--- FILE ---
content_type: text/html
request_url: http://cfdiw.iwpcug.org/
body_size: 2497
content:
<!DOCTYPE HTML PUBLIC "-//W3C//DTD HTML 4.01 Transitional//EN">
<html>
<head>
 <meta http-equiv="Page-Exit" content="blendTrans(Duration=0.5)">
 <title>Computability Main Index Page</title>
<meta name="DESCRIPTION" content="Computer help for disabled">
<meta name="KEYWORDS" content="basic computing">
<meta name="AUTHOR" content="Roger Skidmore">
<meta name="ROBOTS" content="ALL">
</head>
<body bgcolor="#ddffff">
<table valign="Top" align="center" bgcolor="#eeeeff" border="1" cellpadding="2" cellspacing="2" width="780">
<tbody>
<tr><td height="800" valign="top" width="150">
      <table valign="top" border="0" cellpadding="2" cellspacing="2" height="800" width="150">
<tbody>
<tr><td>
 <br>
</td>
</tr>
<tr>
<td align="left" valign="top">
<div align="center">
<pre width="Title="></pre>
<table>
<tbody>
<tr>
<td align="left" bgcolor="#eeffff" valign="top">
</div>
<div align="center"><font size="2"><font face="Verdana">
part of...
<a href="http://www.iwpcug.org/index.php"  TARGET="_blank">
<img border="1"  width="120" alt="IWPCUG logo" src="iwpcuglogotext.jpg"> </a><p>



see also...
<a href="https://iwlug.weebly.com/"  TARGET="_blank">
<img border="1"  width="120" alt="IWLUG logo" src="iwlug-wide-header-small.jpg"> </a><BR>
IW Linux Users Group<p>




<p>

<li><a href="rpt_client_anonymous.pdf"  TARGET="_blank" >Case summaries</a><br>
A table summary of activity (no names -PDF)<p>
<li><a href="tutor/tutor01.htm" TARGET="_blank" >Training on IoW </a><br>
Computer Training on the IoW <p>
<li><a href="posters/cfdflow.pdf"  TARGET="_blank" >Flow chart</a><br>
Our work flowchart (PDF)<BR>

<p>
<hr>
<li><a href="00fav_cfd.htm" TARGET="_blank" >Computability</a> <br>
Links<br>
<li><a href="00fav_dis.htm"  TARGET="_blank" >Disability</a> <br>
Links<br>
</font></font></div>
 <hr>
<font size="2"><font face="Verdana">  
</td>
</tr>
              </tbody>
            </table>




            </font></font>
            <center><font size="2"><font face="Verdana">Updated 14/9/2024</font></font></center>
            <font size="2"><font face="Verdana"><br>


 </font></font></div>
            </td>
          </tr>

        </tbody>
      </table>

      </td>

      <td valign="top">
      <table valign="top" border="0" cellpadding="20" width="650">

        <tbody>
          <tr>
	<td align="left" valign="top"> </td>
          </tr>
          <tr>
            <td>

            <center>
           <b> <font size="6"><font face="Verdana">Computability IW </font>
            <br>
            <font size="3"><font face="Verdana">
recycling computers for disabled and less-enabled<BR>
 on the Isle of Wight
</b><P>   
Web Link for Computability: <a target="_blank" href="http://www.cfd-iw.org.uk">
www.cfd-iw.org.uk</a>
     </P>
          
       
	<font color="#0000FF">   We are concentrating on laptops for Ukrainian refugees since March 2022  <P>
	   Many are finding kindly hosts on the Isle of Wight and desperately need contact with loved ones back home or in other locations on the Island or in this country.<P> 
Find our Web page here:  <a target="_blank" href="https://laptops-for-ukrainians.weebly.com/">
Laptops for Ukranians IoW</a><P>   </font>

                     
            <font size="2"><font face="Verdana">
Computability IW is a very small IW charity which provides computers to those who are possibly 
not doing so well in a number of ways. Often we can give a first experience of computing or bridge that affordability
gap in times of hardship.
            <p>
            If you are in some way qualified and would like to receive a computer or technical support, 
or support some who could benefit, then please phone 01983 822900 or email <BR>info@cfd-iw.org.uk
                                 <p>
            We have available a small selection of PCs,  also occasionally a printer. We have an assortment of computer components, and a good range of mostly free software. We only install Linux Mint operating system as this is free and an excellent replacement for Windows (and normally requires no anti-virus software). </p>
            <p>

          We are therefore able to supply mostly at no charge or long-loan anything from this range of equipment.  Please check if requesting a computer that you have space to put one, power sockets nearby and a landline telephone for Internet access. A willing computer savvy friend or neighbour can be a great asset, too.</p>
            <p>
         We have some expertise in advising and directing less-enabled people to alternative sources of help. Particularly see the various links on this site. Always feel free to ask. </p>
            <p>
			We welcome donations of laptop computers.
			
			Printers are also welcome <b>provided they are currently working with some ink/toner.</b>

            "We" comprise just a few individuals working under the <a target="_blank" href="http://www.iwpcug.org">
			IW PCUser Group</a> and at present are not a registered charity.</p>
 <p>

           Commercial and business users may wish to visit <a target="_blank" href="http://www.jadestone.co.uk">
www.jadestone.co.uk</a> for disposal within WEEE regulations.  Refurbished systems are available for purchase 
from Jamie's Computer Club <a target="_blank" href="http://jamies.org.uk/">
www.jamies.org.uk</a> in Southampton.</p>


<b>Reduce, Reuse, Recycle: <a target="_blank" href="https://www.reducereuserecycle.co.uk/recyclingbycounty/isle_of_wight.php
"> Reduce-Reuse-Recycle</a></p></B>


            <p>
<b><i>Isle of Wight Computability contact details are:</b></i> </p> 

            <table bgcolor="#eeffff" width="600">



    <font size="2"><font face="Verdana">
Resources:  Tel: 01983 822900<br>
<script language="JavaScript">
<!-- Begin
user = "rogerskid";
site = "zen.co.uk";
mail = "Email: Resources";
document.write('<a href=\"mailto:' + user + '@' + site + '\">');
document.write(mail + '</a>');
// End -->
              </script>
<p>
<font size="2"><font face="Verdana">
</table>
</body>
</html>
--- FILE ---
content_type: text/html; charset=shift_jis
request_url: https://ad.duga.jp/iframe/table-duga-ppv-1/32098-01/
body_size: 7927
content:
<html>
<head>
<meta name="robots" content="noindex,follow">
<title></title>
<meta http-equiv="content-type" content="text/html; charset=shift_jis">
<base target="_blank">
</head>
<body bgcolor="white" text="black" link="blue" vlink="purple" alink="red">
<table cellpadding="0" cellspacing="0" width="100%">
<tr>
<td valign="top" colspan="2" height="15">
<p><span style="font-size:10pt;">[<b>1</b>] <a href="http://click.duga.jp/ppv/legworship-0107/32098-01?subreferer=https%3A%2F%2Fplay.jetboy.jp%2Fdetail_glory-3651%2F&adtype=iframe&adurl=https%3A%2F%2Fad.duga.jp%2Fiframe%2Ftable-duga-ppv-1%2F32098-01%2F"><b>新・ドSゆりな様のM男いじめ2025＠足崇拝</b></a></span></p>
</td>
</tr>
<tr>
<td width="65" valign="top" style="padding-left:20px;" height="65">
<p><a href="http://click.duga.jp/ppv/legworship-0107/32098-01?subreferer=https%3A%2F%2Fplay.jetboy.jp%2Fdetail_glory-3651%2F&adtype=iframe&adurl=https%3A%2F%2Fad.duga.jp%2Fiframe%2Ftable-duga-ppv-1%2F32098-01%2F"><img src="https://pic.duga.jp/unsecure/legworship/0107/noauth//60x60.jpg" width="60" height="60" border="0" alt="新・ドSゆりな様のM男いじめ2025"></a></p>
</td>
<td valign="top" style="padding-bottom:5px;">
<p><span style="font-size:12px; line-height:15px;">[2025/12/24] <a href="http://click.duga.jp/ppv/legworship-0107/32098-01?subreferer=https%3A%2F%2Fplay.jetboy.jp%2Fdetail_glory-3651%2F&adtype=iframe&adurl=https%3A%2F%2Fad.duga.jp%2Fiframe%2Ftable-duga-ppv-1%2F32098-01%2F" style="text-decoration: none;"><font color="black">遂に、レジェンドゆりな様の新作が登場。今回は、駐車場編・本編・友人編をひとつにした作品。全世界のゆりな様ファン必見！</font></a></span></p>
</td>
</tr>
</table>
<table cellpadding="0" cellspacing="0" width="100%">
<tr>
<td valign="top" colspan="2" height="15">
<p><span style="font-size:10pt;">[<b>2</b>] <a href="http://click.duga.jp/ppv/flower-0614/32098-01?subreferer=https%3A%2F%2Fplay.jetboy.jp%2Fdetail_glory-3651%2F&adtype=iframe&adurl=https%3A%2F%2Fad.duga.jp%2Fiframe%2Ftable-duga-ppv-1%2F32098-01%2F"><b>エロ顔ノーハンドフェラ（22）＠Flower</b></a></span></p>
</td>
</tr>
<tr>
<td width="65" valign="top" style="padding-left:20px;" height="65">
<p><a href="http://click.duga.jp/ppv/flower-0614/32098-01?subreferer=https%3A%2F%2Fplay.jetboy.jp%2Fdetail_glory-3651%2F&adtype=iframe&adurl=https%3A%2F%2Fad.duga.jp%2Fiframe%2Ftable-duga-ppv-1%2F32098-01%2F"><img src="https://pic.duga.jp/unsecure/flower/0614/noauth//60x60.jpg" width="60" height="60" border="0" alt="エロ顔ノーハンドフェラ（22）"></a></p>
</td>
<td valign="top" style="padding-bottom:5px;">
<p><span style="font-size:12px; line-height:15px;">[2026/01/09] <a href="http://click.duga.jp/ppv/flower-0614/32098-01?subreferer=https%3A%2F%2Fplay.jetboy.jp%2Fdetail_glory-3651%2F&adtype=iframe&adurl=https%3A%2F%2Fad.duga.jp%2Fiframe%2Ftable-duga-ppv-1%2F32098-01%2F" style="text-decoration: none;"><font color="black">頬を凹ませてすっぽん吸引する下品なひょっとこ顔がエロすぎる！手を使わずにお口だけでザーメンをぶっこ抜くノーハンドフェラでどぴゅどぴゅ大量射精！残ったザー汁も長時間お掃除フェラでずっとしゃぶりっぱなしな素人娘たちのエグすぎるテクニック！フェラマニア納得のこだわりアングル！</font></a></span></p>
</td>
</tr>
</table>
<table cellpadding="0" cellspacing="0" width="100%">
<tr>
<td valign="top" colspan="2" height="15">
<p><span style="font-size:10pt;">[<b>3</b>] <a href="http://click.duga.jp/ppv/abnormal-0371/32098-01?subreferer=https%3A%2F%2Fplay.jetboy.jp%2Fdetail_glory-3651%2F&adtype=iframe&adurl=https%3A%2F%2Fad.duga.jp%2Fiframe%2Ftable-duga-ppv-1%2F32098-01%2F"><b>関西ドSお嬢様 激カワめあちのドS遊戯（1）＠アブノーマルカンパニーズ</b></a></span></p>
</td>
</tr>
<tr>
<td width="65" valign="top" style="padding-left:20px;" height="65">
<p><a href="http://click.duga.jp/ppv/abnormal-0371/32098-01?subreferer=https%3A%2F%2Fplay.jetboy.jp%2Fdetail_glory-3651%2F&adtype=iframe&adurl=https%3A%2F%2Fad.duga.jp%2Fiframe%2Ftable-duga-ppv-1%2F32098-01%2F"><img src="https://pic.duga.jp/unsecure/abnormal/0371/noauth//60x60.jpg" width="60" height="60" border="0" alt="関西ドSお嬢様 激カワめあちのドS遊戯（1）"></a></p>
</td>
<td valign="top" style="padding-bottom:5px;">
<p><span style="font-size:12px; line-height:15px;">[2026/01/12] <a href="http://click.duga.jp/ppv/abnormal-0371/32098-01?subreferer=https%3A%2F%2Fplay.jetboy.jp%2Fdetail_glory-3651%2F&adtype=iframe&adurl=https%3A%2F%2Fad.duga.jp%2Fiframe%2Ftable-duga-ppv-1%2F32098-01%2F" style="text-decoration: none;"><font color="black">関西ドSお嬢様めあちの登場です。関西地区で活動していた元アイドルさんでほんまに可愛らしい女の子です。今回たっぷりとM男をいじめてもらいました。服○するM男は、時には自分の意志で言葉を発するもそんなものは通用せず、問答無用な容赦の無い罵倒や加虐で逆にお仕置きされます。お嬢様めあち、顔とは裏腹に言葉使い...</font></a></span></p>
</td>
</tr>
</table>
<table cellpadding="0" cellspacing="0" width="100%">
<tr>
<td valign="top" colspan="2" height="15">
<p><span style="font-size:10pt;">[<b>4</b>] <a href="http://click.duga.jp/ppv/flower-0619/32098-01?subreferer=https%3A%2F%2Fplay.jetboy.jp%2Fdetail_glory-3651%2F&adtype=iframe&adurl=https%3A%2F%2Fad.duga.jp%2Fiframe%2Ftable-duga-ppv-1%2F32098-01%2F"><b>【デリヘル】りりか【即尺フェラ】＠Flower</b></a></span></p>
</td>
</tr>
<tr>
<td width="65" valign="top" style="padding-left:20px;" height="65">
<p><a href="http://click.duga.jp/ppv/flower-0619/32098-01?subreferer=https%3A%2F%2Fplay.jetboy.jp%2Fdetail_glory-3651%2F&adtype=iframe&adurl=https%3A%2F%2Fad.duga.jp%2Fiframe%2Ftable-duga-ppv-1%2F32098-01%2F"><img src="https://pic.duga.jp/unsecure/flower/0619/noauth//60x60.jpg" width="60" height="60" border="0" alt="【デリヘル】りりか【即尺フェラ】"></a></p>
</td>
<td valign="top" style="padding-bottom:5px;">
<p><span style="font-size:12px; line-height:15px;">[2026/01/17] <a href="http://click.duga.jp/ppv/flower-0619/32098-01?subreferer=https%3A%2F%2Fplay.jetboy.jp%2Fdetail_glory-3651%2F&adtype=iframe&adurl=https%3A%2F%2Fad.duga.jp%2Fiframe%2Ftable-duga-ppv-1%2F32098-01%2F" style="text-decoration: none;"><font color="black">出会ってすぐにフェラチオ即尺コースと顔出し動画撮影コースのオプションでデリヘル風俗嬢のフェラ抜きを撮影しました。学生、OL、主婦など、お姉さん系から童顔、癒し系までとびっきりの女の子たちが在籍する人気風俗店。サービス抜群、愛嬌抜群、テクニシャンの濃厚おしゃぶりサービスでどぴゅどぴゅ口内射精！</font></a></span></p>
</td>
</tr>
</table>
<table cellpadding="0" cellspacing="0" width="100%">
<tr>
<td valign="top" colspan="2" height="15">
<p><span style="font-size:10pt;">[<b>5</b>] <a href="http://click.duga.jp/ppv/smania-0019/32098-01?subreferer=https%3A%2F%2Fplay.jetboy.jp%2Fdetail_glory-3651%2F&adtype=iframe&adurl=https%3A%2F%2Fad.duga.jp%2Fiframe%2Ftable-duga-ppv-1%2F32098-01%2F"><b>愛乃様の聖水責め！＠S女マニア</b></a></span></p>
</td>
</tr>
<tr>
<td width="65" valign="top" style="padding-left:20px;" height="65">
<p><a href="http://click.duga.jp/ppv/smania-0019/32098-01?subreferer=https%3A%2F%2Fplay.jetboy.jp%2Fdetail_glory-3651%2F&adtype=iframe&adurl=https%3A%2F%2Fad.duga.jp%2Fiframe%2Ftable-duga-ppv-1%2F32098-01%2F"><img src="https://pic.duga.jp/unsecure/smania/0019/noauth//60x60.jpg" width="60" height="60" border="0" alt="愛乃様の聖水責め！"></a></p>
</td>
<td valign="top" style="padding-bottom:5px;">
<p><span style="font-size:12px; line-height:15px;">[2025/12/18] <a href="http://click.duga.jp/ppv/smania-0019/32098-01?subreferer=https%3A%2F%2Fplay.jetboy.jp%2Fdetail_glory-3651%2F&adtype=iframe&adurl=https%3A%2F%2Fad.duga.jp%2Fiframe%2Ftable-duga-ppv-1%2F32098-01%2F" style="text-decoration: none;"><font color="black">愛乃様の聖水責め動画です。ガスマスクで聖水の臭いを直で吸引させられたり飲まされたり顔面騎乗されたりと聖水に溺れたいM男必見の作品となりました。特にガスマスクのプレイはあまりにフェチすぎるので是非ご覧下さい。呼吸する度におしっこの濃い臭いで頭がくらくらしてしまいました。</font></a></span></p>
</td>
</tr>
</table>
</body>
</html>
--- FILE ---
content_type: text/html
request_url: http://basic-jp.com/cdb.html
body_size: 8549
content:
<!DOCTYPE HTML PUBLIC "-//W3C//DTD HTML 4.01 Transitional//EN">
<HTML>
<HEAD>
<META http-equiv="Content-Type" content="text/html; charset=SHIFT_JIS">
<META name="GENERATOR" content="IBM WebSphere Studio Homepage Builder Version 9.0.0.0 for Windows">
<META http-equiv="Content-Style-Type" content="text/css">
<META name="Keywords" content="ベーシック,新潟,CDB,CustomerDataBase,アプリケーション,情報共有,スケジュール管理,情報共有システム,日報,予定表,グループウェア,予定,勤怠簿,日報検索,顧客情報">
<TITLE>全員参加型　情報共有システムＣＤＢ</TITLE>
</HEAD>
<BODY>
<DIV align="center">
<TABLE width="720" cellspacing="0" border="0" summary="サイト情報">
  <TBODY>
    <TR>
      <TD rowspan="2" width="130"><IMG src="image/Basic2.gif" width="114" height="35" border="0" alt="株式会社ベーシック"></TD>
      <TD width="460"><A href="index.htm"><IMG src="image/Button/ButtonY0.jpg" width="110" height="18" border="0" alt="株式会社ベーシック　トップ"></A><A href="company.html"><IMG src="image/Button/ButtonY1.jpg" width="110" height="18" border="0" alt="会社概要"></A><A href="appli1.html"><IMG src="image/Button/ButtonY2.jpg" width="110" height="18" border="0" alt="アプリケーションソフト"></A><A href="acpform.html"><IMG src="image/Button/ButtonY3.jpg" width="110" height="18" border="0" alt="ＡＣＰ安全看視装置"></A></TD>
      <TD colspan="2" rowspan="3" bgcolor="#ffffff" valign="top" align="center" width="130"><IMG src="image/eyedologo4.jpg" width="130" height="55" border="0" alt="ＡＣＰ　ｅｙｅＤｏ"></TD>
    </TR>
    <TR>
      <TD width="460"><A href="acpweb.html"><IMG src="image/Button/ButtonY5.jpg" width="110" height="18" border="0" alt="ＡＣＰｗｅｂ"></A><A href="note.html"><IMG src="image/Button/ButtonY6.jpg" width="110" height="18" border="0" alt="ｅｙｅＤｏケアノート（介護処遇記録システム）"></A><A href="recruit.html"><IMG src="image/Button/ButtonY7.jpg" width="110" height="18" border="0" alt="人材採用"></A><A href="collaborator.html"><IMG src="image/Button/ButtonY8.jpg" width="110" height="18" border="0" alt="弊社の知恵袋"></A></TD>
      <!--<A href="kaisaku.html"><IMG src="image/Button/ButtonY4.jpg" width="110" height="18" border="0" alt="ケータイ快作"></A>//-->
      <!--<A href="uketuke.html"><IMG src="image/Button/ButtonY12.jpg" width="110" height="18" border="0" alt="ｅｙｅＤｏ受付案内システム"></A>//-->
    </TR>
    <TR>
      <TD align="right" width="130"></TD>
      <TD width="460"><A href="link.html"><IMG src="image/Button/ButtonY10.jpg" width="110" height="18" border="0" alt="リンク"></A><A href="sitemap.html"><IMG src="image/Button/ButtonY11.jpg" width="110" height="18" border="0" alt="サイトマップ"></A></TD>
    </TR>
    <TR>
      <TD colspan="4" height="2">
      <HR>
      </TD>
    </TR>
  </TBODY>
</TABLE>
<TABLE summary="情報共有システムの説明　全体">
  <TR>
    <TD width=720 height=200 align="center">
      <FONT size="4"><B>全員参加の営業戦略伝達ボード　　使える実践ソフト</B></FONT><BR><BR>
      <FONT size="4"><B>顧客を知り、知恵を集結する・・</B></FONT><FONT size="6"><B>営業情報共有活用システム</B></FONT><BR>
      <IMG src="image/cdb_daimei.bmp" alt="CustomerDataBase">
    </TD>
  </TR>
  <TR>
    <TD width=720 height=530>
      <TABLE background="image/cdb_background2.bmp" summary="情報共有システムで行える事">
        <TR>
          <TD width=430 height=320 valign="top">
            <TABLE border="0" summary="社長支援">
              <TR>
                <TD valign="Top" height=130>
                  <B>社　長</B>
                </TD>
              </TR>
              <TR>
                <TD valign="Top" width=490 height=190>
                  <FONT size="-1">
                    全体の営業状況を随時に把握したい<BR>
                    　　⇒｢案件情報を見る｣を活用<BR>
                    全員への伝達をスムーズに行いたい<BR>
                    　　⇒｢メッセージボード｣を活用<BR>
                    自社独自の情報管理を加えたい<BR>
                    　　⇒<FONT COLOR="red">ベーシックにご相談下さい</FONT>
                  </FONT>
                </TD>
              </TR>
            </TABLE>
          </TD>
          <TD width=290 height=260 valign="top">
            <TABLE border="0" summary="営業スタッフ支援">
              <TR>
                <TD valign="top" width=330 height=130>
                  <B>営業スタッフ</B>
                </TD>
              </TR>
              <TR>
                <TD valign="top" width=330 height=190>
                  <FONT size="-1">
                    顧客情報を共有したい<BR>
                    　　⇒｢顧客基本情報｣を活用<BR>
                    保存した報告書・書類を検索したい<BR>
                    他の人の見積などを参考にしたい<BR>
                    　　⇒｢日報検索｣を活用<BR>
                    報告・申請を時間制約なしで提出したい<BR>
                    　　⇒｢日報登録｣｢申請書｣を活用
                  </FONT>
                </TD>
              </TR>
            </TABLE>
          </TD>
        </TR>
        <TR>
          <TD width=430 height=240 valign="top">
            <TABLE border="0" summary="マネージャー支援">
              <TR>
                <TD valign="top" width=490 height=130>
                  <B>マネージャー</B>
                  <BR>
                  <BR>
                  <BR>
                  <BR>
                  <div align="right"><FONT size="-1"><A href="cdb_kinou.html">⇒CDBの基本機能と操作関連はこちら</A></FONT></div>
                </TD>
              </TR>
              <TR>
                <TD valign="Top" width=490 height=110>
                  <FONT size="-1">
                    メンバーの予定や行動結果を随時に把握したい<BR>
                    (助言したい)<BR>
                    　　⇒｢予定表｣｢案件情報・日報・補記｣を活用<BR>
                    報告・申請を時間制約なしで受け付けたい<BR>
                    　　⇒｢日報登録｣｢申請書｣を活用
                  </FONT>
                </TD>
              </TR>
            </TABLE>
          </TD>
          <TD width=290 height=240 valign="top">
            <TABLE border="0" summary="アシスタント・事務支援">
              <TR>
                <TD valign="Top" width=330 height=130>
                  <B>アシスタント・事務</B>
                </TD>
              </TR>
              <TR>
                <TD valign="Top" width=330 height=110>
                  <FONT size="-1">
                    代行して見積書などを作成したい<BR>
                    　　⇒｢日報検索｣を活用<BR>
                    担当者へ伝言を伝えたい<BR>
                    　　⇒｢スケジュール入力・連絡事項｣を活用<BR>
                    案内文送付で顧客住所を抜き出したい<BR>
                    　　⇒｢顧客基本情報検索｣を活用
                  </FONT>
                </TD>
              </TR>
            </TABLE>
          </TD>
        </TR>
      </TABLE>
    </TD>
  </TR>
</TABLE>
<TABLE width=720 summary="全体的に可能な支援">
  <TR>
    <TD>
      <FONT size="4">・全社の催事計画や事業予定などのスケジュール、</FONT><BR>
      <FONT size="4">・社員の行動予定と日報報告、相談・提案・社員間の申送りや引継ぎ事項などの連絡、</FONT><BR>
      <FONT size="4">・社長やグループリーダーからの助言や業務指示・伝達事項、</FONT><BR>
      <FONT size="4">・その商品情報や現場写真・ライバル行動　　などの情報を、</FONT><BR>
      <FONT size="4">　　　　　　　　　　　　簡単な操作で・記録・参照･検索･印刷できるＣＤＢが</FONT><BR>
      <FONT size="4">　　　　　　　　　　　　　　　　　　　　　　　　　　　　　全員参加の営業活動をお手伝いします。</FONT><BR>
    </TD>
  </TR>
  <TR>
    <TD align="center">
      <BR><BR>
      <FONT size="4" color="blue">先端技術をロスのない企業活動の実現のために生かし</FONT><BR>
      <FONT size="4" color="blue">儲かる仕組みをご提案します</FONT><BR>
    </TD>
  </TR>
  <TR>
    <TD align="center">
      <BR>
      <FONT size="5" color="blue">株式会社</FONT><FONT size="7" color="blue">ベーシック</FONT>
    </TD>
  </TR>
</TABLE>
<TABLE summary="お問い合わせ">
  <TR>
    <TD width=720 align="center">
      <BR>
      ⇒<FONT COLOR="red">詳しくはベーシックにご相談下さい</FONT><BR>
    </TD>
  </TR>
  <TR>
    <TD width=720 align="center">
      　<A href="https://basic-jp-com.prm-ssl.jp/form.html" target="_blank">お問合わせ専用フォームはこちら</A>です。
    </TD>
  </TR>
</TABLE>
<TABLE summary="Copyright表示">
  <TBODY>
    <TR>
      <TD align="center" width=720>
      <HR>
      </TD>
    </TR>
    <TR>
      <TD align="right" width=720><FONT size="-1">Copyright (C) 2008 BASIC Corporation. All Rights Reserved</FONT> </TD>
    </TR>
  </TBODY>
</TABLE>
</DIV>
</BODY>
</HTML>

• • •

What to produce: Read the data above. Pull out each line in which the string "weebly" appears.

Expected answer:
<a href="https://iwlug.weebly.com/"  TARGET="_blank">
Find our Web page here:  <a target="_blank" href="https://laptops-for-ukrainians.weebly.com/">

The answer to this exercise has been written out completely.